Put the lines of the listing below into a numbered list, skipping blank lines and leaving out the picture markers.

[Source listing]
**********

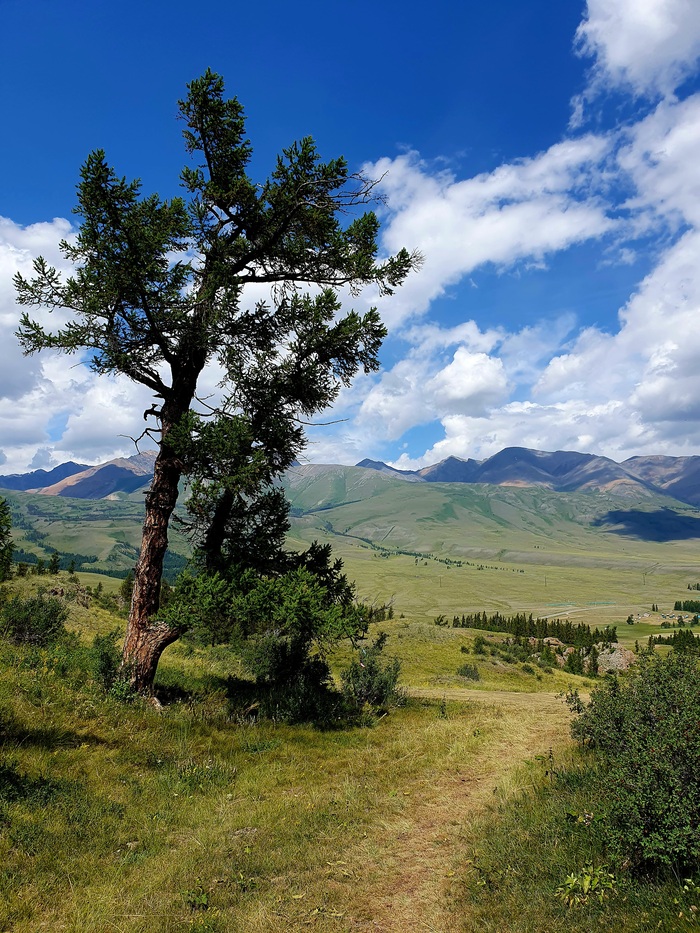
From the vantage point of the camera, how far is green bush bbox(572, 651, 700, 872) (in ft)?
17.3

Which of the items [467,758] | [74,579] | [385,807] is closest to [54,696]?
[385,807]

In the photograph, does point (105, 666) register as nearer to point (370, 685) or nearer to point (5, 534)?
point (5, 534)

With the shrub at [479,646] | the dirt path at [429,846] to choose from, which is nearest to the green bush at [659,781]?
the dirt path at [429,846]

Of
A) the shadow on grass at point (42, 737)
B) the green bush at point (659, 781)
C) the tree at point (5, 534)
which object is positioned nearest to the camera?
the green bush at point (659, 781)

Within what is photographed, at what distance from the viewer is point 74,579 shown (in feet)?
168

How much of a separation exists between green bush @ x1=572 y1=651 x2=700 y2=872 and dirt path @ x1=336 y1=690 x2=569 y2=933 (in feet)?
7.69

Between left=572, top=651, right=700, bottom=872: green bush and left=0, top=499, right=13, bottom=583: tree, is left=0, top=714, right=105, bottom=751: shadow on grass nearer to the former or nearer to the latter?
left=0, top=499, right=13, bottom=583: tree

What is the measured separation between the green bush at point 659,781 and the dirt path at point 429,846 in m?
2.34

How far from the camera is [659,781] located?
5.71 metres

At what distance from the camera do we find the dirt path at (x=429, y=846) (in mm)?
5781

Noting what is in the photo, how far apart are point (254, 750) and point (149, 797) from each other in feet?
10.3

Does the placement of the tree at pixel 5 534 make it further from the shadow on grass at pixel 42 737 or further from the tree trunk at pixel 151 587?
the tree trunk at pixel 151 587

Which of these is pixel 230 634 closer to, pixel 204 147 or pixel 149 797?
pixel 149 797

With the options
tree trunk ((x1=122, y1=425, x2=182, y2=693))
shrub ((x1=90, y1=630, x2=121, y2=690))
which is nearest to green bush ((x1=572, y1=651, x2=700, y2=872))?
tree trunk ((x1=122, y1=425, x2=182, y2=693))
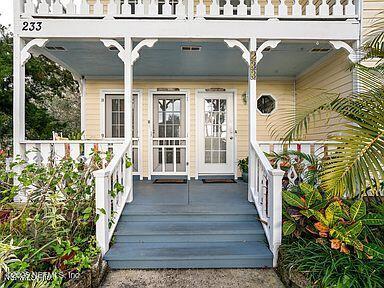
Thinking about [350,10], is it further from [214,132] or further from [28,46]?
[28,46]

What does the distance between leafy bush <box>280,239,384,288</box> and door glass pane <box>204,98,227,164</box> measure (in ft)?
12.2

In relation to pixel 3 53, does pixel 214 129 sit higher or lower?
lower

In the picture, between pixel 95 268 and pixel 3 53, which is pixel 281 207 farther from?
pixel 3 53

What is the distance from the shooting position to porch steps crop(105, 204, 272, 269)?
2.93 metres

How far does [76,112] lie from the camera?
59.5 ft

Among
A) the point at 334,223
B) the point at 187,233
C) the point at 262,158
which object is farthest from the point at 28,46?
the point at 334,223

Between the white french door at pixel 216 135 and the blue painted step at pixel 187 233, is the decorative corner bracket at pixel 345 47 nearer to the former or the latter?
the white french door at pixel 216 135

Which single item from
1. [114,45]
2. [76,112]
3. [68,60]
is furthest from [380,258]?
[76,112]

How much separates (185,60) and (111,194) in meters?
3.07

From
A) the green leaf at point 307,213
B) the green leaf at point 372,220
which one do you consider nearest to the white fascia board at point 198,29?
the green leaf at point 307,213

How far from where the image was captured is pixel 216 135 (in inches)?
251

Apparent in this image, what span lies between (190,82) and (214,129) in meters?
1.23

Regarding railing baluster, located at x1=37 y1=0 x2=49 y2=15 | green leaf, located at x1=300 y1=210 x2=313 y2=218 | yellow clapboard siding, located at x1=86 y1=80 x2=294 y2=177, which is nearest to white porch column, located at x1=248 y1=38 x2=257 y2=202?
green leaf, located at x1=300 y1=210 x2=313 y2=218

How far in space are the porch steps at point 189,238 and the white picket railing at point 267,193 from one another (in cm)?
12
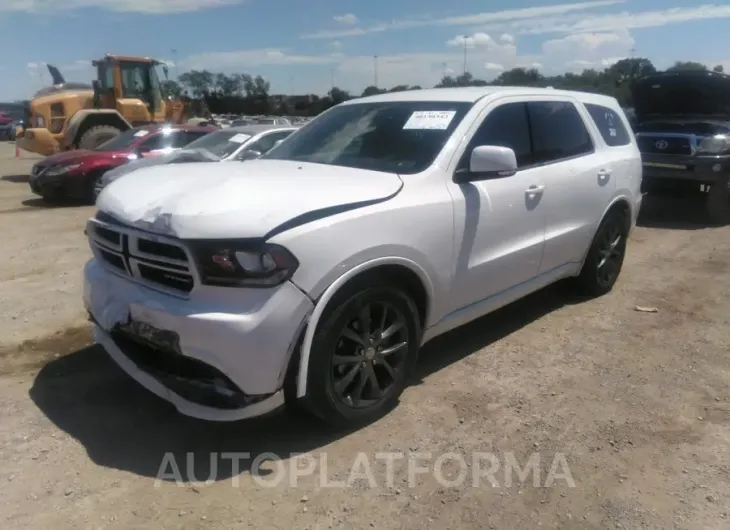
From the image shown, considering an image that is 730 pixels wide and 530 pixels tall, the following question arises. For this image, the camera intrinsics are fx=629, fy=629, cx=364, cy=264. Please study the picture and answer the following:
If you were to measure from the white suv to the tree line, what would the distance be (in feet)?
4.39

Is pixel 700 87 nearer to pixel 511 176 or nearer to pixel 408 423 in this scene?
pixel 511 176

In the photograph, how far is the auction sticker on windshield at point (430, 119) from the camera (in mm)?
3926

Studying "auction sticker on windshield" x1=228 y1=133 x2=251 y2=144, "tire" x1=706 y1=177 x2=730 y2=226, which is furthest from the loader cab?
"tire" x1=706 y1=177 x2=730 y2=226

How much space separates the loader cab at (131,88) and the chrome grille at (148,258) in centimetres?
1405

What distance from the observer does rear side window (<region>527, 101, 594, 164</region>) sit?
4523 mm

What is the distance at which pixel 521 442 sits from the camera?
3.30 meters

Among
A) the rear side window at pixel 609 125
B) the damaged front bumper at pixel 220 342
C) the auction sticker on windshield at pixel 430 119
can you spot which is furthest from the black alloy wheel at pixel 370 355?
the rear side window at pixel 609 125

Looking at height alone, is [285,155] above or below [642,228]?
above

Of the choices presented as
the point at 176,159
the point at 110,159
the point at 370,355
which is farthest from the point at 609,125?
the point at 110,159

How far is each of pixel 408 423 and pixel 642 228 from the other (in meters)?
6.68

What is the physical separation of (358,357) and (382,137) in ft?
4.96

**********

▸ **Written solution**:
1. From the vantage point of the camera, how far is green bush bbox(572, 651, 700, 872) (in ft)?
2. 17.3
3. Which of the items [467,758] | [74,579] | [385,807] is closest to [54,696]?
4. [385,807]
5. In the photograph, does point (105, 666) register as nearer to point (370, 685) or nearer to point (5, 534)?
6. point (5, 534)
7. With the shrub at [479,646] | the dirt path at [429,846] to choose from, which is nearest to the green bush at [659,781]?
8. the dirt path at [429,846]
9. Of
10. A) the shadow on grass at point (42, 737)
11. B) the green bush at point (659, 781)
12. C) the tree at point (5, 534)
13. which object is positioned nearest to the camera?
14. the green bush at point (659, 781)
15. Within what is photographed, at what distance from the viewer is point 74,579 shown (in feet)?
16. 168
17. How much of a separation exists between green bush @ x1=572 y1=651 x2=700 y2=872 and dirt path @ x1=336 y1=690 x2=569 y2=933 (in feet)?
18. 7.69
19. Between left=572, top=651, right=700, bottom=872: green bush and left=0, top=499, right=13, bottom=583: tree, is left=0, top=714, right=105, bottom=751: shadow on grass nearer to the former or nearer to the latter?
20. left=0, top=499, right=13, bottom=583: tree
21. What is the measured separation between the green bush at point 659,781 and the dirt path at point 429,846 in m?
22. 2.34
23. How far from the camera is [659,781] located?
24. 5.71 metres
25. At what distance from the camera do we find the dirt path at (x=429, y=846) (in mm)?
26. 5781
27. Noting what is in the photo, how far apart are point (254, 750) and point (149, 797) from each other in feet?
28. 10.3
29. Does the placement of the tree at pixel 5 534 make it further from the shadow on grass at pixel 42 737 or further from the tree trunk at pixel 151 587?
30. the tree trunk at pixel 151 587
31. Which of these is pixel 230 634 closer to, pixel 204 147 or pixel 149 797?
32. pixel 149 797
33. With the options
34. tree trunk ((x1=122, y1=425, x2=182, y2=693))
35. shrub ((x1=90, y1=630, x2=121, y2=690))
36. which is nearest to green bush ((x1=572, y1=651, x2=700, y2=872))?
37. tree trunk ((x1=122, y1=425, x2=182, y2=693))
38. Thinking about [350,10], is it further from [214,132] or further from [28,46]?
39. [28,46]
40. What does the distance between leafy bush <box>280,239,384,288</box> and door glass pane <box>204,98,227,164</box> measure (in ft)?
41. 12.2
42. In relation to pixel 3 53, does pixel 214 129 sit higher or lower?
43. lower
44. In the picture, between pixel 95 268 and pixel 3 53, which is pixel 281 207 farther from?
45. pixel 3 53
46. What is the distance from the shooting position to porch steps crop(105, 204, 272, 269)?
47. 2.93 metres
48. How far does [76,112] lie from the camera?
49. 59.5 ft
50. Among
51. A) the point at 334,223
52. B) the point at 187,233
53. C) the point at 262,158
54. which object is farthest from the point at 28,46?
55. the point at 334,223
56. Between the white french door at pixel 216 135 and the blue painted step at pixel 187 233, is the decorative corner bracket at pixel 345 47 nearer to the former or the latter?
57. the white french door at pixel 216 135
58. Which single item from
59. 1. [114,45]
60. 2. [76,112]
61. 3. [68,60]
62. is furthest from [380,258]?
63. [76,112]
64. How much separates (185,60) and (111,194) in meters?
65. 3.07
66. From
67. A) the green leaf at point 307,213
68. B) the green leaf at point 372,220
69. which one do you consider nearest to the white fascia board at point 198,29?
70. the green leaf at point 307,213
71. How far from where the image was captured is pixel 216 135 (in inches)?
72. 251
73. Apparent in this image, what span lies between (190,82) and (214,129) in meters?
74. 1.23
75. Regarding railing baluster, located at x1=37 y1=0 x2=49 y2=15 | green leaf, located at x1=300 y1=210 x2=313 y2=218 | yellow clapboard siding, located at x1=86 y1=80 x2=294 y2=177, which is nearest to white porch column, located at x1=248 y1=38 x2=257 y2=202?
76. green leaf, located at x1=300 y1=210 x2=313 y2=218
77. How far in space are the porch steps at point 189,238 and the white picket railing at point 267,193 from one another (in cm)?
78. 12
79. From the image shown, considering an image that is 730 pixels wide and 530 pixels tall, the following question arises. For this image, the camera intrinsics are fx=629, fy=629, cx=364, cy=264. Please study the picture and answer the following:
80. If you were to measure from the white suv to the tree line, what would the distance be (in feet)?
81. 4.39
82. Is pixel 700 87 nearer to pixel 511 176 or nearer to pixel 408 423 in this scene?
83. pixel 511 176
84. In the photograph, how far is the auction sticker on windshield at point (430, 119) from the camera (in mm)?
85. 3926
86. Studying "auction sticker on windshield" x1=228 y1=133 x2=251 y2=144, "tire" x1=706 y1=177 x2=730 y2=226, which is furthest from the loader cab?
87. "tire" x1=706 y1=177 x2=730 y2=226
88. How much space separates the loader cab at (131,88) and the chrome grille at (148,258) in centimetres?
89. 1405
90. What distance from the observer does rear side window (<region>527, 101, 594, 164</region>) sit?
91. 4523 mm
92. What is the distance at which pixel 521 442 sits from the camera?
93. 3.30 meters
94. Among
95. A) the rear side window at pixel 609 125
96. B) the damaged front bumper at pixel 220 342
97. C) the auction sticker on windshield at pixel 430 119
98. can you spot which is furthest from the black alloy wheel at pixel 370 355?
99. the rear side window at pixel 609 125
100. Looking at height alone, is [285,155] above or below [642,228]?
101. above
102. Of the choices presented as
103. the point at 176,159
104. the point at 110,159
105. the point at 370,355
106. which is farthest from the point at 609,125?
107. the point at 110,159
108. How far is each of pixel 408 423 and pixel 642 228 from the other (in meters)?
109. 6.68
110. What is the physical separation of (358,357) and (382,137) in ft?
111. 4.96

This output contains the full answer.